To do — Write the entries out again. Every character must match.

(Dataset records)
● ● ● ● ●

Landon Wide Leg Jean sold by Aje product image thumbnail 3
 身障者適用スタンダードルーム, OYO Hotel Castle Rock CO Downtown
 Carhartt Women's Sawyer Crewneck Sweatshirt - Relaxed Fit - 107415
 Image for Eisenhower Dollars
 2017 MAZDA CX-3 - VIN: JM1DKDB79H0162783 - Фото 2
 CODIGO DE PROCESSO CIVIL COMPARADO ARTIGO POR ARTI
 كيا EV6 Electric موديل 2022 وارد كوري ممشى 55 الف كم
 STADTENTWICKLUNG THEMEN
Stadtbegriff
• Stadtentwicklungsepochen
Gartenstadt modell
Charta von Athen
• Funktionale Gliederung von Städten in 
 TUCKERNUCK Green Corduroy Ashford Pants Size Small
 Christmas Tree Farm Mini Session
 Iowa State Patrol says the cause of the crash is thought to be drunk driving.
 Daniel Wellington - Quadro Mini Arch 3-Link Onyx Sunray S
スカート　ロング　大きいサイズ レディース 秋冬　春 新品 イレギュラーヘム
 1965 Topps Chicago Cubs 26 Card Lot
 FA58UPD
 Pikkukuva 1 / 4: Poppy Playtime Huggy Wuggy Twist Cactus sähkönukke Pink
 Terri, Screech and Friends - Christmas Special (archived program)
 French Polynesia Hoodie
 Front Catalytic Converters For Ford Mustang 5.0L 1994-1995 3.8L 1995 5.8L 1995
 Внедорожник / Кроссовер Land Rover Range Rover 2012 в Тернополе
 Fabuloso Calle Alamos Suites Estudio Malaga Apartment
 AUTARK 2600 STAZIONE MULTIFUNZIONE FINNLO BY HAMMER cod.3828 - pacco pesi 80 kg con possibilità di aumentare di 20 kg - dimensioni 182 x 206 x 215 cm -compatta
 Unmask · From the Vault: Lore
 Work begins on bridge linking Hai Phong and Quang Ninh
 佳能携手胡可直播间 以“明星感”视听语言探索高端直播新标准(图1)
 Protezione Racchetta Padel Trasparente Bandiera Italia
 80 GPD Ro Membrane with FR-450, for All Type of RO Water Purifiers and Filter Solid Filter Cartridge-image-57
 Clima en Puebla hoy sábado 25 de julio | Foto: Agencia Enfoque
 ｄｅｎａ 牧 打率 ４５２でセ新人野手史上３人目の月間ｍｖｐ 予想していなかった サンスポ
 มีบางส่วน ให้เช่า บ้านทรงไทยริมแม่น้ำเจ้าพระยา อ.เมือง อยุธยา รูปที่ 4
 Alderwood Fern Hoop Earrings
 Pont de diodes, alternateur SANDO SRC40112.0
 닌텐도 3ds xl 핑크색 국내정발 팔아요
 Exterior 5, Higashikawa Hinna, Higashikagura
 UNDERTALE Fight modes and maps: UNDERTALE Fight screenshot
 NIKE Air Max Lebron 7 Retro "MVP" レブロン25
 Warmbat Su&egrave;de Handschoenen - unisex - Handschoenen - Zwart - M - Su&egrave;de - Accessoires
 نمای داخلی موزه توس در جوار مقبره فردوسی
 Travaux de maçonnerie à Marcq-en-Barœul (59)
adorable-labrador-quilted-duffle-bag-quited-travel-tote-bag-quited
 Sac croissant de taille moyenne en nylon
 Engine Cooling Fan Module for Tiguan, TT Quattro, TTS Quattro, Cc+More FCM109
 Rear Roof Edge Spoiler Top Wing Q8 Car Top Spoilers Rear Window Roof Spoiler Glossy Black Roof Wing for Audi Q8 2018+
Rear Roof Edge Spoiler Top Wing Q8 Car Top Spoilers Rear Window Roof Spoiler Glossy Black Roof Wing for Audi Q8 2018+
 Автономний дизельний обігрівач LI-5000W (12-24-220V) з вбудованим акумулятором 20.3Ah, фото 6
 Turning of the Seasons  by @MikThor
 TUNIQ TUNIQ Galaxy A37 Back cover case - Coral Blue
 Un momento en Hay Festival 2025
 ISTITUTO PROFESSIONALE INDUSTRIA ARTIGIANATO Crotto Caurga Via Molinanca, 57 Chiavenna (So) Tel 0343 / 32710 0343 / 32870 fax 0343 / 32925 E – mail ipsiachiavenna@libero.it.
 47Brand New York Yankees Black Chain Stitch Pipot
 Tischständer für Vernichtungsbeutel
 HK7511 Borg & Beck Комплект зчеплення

● ● ● ● ●

Expected answer —
Landon Wide Leg Jean sold by Aje product image thumbnail 3
 身障者適用スタンダードルーム, OYO Hotel Castle Rock CO Downtown
 Carhartt Women's Sawyer Crewneck Sweatshirt - Relaxed Fit - 107415
 Image for Eisenhower Dollars
 2017 MAZDA CX-3 - VIN: JM1DKDB79H0162783 - Фото 2
 CODIGO DE PROCESSO CIVIL COMPARADO ARTIGO POR ARTI
 كيا EV6 Electric موديل 2022 وارد كوري ممشى 55 الف كم
 STADTENTWICKLUNG THEMEN
Stadtbegriff
• Stadtentwicklungsepochen
Gartenstadt modell
Charta von Athen
• Funktionale Gliederung von Städten in 
 TUCKERNUCK Green Corduroy Ashford Pants Size Small
 Christmas Tree Farm Mini Session
 Iowa State Patrol says the cause of the crash is thought to be drunk driving.
 Daniel Wellington - Quadro Mini Arch 3-Link Onyx Sunray S
スカート　ロング　大きいサイズ レディース 秋冬　春 新品 イレギュラーヘム
 1965 Topps Chicago Cubs 26 Card Lot
 FA58UPD
 Pikkukuva 1 / 4: Poppy Playtime Huggy Wuggy Twist Cactus sähkönukke Pink
 Terri, Screech and Friends - Christmas Special (archived program)
 French Polynesia Hoodie
 Front Catalytic Converters For Ford Mustang 5.0L 1994-1995 3.8L 1995 5.8L 1995
 Внедорожник / Кроссовер Land Rover Range Rover 2012 в Тернополе
 Fabuloso Calle Alamos Suites Estudio Malaga Apartment
 AUTARK 2600 STAZIONE MULTIFUNZIONE FINNLO BY HAMMER cod.3828 - pacco pesi 80 kg con possibilità di aumentare di 20 kg - dimensioni 182 x 206 x 215 cm -compatta
 Unmask · From the Vault: Lore
 Work begins on bridge linking Hai Phong and Quang Ninh
 佳能携手胡可直播间 以“明星感”视听语言探索高端直播新标准(图1)
 Protezione Racchetta Padel Trasparente Bandiera Italia
 80 GPD Ro Membrane with FR-450, for All Type of RO Water Purifiers and Filter Solid Filter Cartridge-image-57
 Clima en Puebla hoy sábado 25 de julio | Foto: Agencia Enfoque
 ｄｅｎａ 牧 打率 ４５２でセ新人野手史上３人目の月間ｍｖｐ 予想していなかった サンスポ
 มีบางส่วน ให้เช่า บ้านทรงไทยริมแม่น้ำเจ้าพระยา อ.เมือง อยุธยา รูปที่ 4
 Alderwood Fern Hoop Earrings
 Pont de diodes, alternateur SANDO SRC40112.0
 닌텐도 3ds xl 핑크색 국내정발 팔아요
 Exterior 5, Higashikawa Hinna, Higashikagura
 UNDERTALE Fight modes and maps: UNDERTALE Fight screenshot
 NIKE Air Max Lebron 7 Retro "MVP" レブロン25
 Warmbat Su&egrave;de Handschoenen - unisex - Handschoenen - Zwart - M - Su&egrave;de - Accessoires
 نمای داخلی موزه توس در جوار مقبره فردوسی
 Travaux de maçonnerie à Marcq-en-Barœul (59)
adorable-labrador-quilted-duffle-bag-quited-travel-tote-bag-quited
 Sac croissant de taille moyenne en nylon
 Engine Cooling Fan Module for Tiguan, TT Quattro, TTS Quattro, Cc+More FCM109
 Rear Roof Edge Spoiler Top Wing Q8 Car Top Spoilers Rear Window Roof Spoiler Glossy Black Roof Wing for Audi Q8 2018+
Rear Roof Edge Spoiler Top Wing Q8 Car Top Spoilers Rear Window Roof Spoiler Glossy Black Roof Wing for Audi Q8 2018+
 Автономний дизельний обігрівач LI-5000W (12-24-220V) з вбудованим акумулятором 20.3Ah, фото 6
 Turning of the Seasons  by @MikThor
 TUNIQ TUNIQ Galaxy A37 Back cover case - Coral Blue
 Un momento en Hay Festival 2025
 ISTITUTO PROFESSIONALE INDUSTRIA ARTIGIANATO Crotto Caurga Via Molinanca, 57 Chiavenna (So) Tel 0343 / 32710 0343 / 32870 fax 0343 / 32925 E – mail ipsiachiavenna@libero.it.
 47Brand New York Yankees Black Chain Stitch Pipot
 Tischständer für Vernichtungsbeutel
 HK7511 Borg & Beck Комплект зчеплення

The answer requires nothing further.